SW Radio Africa (London)

18 December 2012

Zimbabwe: U.S. $4 Billion Looted From Mining Companies Through Indigenisation

A total of $4 billion has so far been raised by government from shares that big mining firms were forced to give up under the National Indigenisation and Economic Empowerment Act.

According to the state run Sunday Mail newspaper, Indigenisation and Empowerment Minister Saviour Kasukuwere last week said the Sovereign Wealth Fund had reached $4 billion after two more mining companies gave up 51% of their shares in compliance.

Kasukuwere said Unki Platinum and Mimosa had finally complied with the indigenization laws after submitting revised compliance proposals. Mimosa's deal raised $550 million dollars and was the most lucrative so far. A deal with one more company, Zimplats, is expected to be cleared sometime this week.

According to reports, mining sector officials in the country this week said government had given them no choice but to "vendor finance" their proposals or risk losing their operations completely.

Increased pressure on the mining firms came after ZANU PF passed resolutions at their conference earlier this month, calling for intensified pressure on the companies.

According to Kasukuwere $1.8 billion of the acquired shares went through the National Indigenisation and Economic Empowerment Fund (Nieef) and the rest is supposed to go to community trusts and employee share ownerships schemes.

Luke Zunga from the Global Zim Forum dismissed the indigenisation policies as nothing more than massive looting.

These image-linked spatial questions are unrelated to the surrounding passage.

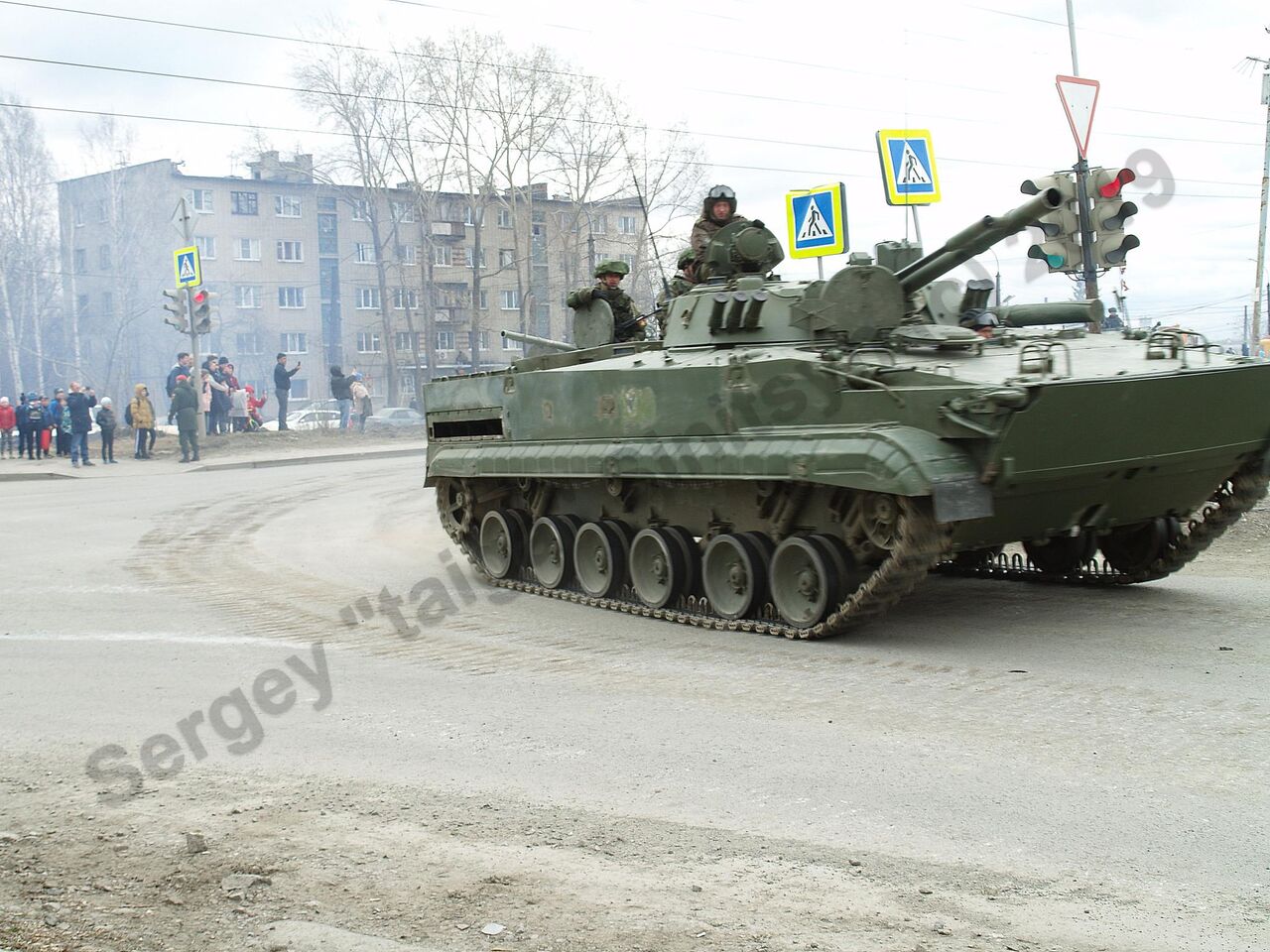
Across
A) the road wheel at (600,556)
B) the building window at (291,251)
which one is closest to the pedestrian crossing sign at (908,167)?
the road wheel at (600,556)

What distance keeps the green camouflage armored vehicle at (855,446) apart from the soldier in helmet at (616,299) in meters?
0.48

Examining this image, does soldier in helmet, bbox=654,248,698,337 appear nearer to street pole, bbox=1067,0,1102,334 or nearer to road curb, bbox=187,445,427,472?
street pole, bbox=1067,0,1102,334

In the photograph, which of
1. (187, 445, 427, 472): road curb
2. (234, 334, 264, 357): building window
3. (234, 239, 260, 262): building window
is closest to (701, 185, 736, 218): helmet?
(187, 445, 427, 472): road curb

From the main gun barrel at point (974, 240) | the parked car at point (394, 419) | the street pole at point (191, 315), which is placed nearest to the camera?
the main gun barrel at point (974, 240)

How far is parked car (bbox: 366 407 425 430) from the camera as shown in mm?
39438

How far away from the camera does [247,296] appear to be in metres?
67.3

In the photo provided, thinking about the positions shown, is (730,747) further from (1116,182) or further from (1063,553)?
(1116,182)

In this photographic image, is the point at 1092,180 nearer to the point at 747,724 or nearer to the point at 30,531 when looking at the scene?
the point at 747,724

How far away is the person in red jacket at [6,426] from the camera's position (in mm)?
30750

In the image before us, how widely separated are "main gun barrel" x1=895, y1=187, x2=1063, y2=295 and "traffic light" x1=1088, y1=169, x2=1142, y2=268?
228 centimetres

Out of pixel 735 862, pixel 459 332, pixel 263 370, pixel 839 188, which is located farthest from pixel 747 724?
pixel 459 332

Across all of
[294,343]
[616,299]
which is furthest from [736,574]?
[294,343]

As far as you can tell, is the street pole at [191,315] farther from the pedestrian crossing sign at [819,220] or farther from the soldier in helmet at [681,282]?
the soldier in helmet at [681,282]

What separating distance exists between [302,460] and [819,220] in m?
15.9
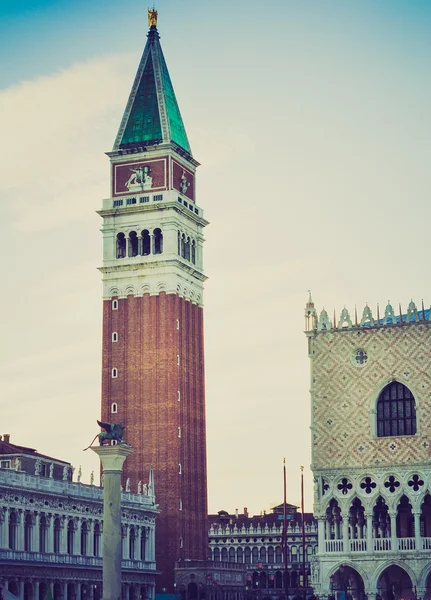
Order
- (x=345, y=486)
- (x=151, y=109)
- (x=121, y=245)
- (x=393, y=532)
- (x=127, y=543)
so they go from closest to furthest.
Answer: (x=393, y=532)
(x=345, y=486)
(x=127, y=543)
(x=121, y=245)
(x=151, y=109)

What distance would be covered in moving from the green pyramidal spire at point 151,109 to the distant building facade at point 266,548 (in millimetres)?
44712

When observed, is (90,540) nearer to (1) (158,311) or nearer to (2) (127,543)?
(2) (127,543)

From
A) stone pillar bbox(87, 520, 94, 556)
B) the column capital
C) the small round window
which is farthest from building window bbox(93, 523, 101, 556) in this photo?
the column capital

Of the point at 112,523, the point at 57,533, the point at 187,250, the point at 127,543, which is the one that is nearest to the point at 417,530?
the point at 57,533

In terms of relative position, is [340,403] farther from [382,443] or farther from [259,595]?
[259,595]

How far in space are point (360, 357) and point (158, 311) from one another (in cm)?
2688

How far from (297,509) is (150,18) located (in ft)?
190

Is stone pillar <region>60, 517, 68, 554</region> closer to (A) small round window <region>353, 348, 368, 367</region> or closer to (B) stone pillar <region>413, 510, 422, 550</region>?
(A) small round window <region>353, 348, 368, 367</region>

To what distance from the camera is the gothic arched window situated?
73125 millimetres

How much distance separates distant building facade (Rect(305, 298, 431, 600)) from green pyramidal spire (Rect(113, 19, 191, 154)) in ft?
103

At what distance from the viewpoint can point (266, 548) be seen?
128500 millimetres

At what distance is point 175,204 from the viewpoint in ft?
325

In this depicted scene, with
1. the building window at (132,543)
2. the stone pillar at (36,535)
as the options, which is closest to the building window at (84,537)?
the stone pillar at (36,535)

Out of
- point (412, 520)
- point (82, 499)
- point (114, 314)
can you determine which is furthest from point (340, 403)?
point (114, 314)
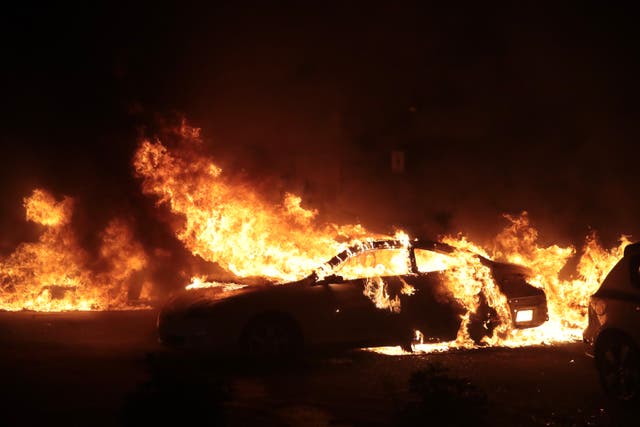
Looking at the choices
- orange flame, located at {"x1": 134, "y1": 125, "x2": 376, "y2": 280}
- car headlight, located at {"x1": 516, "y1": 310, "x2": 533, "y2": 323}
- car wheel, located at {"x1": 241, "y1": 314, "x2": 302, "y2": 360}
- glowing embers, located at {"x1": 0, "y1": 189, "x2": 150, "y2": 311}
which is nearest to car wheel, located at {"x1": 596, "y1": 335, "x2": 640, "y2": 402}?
car headlight, located at {"x1": 516, "y1": 310, "x2": 533, "y2": 323}

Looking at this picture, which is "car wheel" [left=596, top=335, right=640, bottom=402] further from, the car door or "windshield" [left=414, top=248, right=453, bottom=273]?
"windshield" [left=414, top=248, right=453, bottom=273]

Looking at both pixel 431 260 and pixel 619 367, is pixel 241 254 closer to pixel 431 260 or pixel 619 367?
pixel 431 260

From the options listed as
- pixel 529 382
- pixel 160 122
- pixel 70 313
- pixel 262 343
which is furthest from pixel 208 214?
pixel 529 382

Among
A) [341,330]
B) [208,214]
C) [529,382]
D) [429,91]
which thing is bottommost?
[529,382]

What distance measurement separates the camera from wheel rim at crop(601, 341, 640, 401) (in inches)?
268

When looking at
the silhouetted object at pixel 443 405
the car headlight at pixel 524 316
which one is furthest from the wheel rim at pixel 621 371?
the car headlight at pixel 524 316

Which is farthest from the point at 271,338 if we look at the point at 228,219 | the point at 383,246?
the point at 228,219

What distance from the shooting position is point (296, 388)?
749 cm

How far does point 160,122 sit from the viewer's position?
548 inches

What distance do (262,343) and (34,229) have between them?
10.3 m

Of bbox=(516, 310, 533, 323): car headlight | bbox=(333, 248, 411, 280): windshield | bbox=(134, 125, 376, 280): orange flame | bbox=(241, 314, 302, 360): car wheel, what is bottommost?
bbox=(241, 314, 302, 360): car wheel

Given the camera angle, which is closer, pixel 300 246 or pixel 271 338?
pixel 271 338

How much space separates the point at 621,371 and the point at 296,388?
335 centimetres

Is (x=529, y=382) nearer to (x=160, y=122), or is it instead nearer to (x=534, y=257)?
(x=534, y=257)
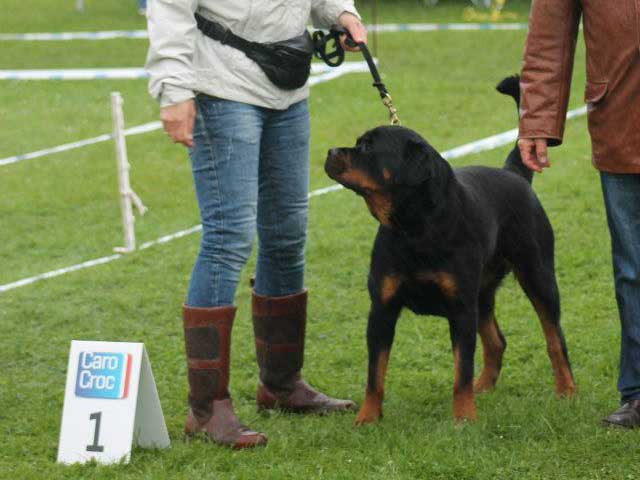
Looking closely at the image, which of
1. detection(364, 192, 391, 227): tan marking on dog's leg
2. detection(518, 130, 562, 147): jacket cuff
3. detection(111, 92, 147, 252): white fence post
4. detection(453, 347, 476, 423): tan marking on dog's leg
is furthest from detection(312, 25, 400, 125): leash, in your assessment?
detection(111, 92, 147, 252): white fence post

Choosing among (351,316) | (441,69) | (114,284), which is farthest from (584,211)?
(441,69)

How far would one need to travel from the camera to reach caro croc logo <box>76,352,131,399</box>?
4070 millimetres

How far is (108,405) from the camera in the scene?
160 inches

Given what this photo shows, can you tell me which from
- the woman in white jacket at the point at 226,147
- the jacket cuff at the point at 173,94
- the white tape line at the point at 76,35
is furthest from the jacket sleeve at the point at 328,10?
the white tape line at the point at 76,35

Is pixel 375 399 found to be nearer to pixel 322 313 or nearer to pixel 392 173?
pixel 392 173

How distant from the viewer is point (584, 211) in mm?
8055

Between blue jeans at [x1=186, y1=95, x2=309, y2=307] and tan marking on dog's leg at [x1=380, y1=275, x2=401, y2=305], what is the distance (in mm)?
401

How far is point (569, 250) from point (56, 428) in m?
3.69

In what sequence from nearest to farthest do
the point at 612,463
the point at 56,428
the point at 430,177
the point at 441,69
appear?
the point at 612,463 → the point at 430,177 → the point at 56,428 → the point at 441,69

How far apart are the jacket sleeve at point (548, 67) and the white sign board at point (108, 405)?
1582 mm

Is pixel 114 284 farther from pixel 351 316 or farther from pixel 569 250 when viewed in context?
pixel 569 250

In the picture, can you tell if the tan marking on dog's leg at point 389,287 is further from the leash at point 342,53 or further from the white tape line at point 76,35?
the white tape line at point 76,35

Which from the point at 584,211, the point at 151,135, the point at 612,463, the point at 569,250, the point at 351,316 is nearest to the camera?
the point at 612,463

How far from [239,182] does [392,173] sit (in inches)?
21.0
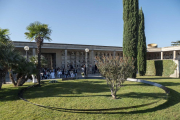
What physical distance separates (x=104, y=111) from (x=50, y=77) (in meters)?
13.3

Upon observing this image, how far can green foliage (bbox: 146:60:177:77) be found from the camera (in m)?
15.9

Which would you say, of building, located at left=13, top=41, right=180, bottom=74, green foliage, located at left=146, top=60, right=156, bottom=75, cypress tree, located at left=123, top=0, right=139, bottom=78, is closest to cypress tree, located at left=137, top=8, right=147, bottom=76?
green foliage, located at left=146, top=60, right=156, bottom=75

He said the communities and so-called indigenous people, who are supposed to benefit, do not have direct access to any of the money made through indigenisation.

"These shares are either going to be held in the Sovereign Fund or whatever, so that they are in the control of those departments of government. It is these organizations that decide how much to give to the communities," Zunga explained.

He added: "This is asking for scandal, money disappearing and people killing each other going after the money. This is not an economic development policy. It is not. It is simply taking over shares from people who have been building up their companies."

Economists have criticized ZANU PF's indigenisation plan as massive looting and electioneering, saying it drives away foreign investors and has a negative impact on the economy.

The MDC formations have also received strong criticism for not being more vocal in opposing the plans.